Um projétil explode ao longe e vários prédios são consumidos pelas chamas. Mas sentada sussurrando para um gato em seu colo, uma idosa espera um ônibus para levá-la para longe de Severodonetsk, no leste da Ucrânia.
"Eu não queria ir embora, mas aí você vê os bombardeios", diz a mulher, tentando acalmar o animal assustado. "Agora estamos sem-teto", acrescenta.
Ela é uma das dezenas de idosos que fizeram as malas e prepararam seus amados animais de estimação para obedecer o conselho oficial de deixar o leste da Ucrânia.
Desde que a Rússia se retirou do norte do país e sinalizou sua intenção de se concentrar na "libertação" do Donbas no leste, os moradores vivem com medo de um ataque em grande escala.
"Os próximos dias serão, talvez, a última chance de sair", disse na quinta-feira Sergii Gaidai, governador da região de Lugansk, no Donbas.
Em Severodonetsk, um antigo ônibus escolar e outro de um clube de futebol transportam moradores para uma pequena estação ferroviária a 10 quilômetros da cidade. Lá, com a ajuda de voluntários, viajam para Sloviansk, a cerca de 60 km de distância, para pegar outro trem e seguir viagem para o oeste.

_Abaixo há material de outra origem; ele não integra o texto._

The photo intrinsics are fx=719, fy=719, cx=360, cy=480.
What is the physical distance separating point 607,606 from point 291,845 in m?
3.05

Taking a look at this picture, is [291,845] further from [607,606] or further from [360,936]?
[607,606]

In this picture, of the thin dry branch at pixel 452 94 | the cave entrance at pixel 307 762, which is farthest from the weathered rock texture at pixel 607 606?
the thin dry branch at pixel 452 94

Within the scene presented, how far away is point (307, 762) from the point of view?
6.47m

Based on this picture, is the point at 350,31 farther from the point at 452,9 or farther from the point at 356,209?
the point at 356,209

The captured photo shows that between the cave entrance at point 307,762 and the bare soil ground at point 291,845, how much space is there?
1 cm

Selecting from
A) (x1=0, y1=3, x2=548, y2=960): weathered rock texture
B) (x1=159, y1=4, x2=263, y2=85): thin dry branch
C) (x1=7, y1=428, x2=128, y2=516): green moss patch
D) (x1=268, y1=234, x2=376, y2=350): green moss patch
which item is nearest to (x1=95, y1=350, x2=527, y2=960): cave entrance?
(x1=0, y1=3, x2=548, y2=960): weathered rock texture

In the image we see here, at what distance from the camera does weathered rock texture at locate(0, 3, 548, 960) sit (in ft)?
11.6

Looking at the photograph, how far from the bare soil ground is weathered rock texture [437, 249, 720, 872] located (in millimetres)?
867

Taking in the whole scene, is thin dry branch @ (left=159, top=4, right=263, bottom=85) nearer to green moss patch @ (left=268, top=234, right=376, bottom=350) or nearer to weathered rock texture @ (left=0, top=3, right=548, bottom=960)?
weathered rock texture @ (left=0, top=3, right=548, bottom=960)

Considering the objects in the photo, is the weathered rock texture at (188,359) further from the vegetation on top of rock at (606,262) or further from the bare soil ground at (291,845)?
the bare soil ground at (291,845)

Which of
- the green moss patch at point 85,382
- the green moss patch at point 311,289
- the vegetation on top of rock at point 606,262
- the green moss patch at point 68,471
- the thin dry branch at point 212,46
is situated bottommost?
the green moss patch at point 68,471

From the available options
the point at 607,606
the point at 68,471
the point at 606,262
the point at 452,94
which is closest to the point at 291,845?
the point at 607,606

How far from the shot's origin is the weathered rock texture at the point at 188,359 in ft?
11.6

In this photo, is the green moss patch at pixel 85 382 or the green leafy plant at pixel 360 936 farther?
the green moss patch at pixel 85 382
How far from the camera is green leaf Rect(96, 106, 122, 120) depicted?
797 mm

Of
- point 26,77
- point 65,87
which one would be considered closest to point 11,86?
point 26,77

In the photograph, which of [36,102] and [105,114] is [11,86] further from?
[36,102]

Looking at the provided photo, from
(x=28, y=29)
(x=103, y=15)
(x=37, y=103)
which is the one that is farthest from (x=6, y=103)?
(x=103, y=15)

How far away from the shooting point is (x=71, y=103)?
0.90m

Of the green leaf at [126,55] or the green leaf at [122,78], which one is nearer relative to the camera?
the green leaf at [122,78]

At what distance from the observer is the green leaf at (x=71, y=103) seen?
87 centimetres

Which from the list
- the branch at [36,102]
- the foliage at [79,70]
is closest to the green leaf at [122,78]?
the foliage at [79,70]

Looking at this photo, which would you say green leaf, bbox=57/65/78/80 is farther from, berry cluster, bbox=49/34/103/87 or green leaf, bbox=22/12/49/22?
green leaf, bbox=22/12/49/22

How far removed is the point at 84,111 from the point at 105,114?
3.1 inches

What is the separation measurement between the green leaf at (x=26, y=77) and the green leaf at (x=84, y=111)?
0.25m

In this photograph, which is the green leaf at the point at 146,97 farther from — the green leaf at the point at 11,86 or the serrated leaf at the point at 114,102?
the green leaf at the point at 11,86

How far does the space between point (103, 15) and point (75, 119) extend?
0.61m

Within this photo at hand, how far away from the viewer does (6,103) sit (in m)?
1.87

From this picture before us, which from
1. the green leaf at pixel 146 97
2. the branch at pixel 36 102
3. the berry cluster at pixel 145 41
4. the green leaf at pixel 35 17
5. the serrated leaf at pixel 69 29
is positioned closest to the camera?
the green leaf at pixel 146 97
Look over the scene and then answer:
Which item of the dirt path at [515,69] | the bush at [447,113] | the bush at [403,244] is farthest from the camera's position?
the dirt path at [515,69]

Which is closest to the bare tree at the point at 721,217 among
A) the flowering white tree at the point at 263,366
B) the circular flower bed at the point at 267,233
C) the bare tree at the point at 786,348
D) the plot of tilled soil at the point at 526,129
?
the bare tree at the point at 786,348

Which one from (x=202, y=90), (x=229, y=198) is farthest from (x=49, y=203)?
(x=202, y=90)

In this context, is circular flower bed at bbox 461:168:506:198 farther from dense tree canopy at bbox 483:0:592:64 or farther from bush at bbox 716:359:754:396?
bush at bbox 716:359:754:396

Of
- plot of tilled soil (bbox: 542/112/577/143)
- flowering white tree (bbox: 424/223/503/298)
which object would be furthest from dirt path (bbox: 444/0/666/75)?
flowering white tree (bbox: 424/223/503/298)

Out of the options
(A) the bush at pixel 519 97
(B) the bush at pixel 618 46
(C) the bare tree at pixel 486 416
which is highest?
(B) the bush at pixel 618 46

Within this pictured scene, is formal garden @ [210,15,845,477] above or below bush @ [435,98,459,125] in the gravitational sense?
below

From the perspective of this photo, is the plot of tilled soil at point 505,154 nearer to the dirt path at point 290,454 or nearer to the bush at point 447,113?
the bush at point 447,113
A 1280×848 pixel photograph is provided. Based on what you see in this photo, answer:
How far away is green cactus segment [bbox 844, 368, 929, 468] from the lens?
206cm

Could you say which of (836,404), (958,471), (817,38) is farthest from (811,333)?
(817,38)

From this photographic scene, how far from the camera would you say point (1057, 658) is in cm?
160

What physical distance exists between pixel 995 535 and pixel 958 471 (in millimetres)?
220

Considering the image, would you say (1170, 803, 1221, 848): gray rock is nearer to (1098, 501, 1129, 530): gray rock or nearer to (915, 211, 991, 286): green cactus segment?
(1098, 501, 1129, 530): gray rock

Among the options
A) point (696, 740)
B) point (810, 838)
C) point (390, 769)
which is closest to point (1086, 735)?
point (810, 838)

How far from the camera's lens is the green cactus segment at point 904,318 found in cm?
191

Cerca de 50 pessoas estão reunidas em frente ao Palácio da Cultura da cidade, uma mistura peculiar entre o cubismo soviético e um templo grego. A imponente estrutura amarela está intacta, mas alguns de seus cristais quebraram.
Não muito longe dali, alguns blocos de apartamentos da década de 1960 foram danificados por estilhaços ou perfurados diretamente por mísseis. Uma loja de esquina está em ruínas.
"Veja o que os foguetes fizeram, os apartamentos destruídos", diz uma senhora, apertando a bolsa contra o peito. "Estamos morando no porão há mais de um mês. Não tenho mais gás, eletricidade ou água. É impossível ficar em casa", acrescenta.
- Antiga joia -
Denis, um homem de quarenta e poucos anos de rosto pálido e magro, garante que a vida na cidade se tornou insuportável.
"Cada dia está pior. As bombas chovem sobre nós. Eu não aguento mais", diz.
"Ainda podemos encontrar pão de manhã. Os voluntários e o exército nos dão comida", acrescenta.
Denis teme que sua cidade acabe como Mariupol, um porto estratégico no sul que foi devastado por semanas de cerco russo.
"Quero escapar deste inferno", declara embora ainda não saiba para onde. "Vou pensar nisso quando não houver mais bombas caindo ao meu redor".
"Por que esta guerra?", pergunta um homem, claramente embriagado. "Shhh," sua esposa sibila, seu rosto tão irritado quanto o do marido.
Outrora joia da região mineradora do Donbas e uma vitrine do comunismo soviético, Severodonetsk, com cerca de 100.000 habitantes antes da guerra, é agora uma cidade cinzenta, com fábricas há muito fechadas e atacadas por mísseis russos.
Quando o ônibus chega, os vizinhos se aglomeram, com as malas na mão. "Não vamos deixar ninguém para trás, não se preocupem", diz o motorista.
As mulheres e as crianças haviam sido retiradas no ônibus anterior.
Alguns civis ainda podem ser vistos nas ruas, sinal de que alguns moradores decidiram ficar na cidade.
"Vou ficar. Ainda tenho gás e eletricidade em casa", diz um idoso, calmo, carregando uma sacola de compras. Como ex-sargento a bordo de um submarino nuclear, ele afirma não ter medo.
Uma van chega para pegar os últimos. "É perigoso ficar, é perigoso andar, é perigoso dirigir", diz o motorista, que tenta agilizar o processo. "Tudo é perigoso aqui!"
Agachados nos prédios ao redor, soldados ucranianos reforçam suas posições e se preparam para lutar nessas ruas.
Uma série de detonações altas são ouvidas não muito longe. Os ucranianos respondem com fogo de artilharia. O descanso no centro da cidade acabou. Os russos vão responder. É hora de ir.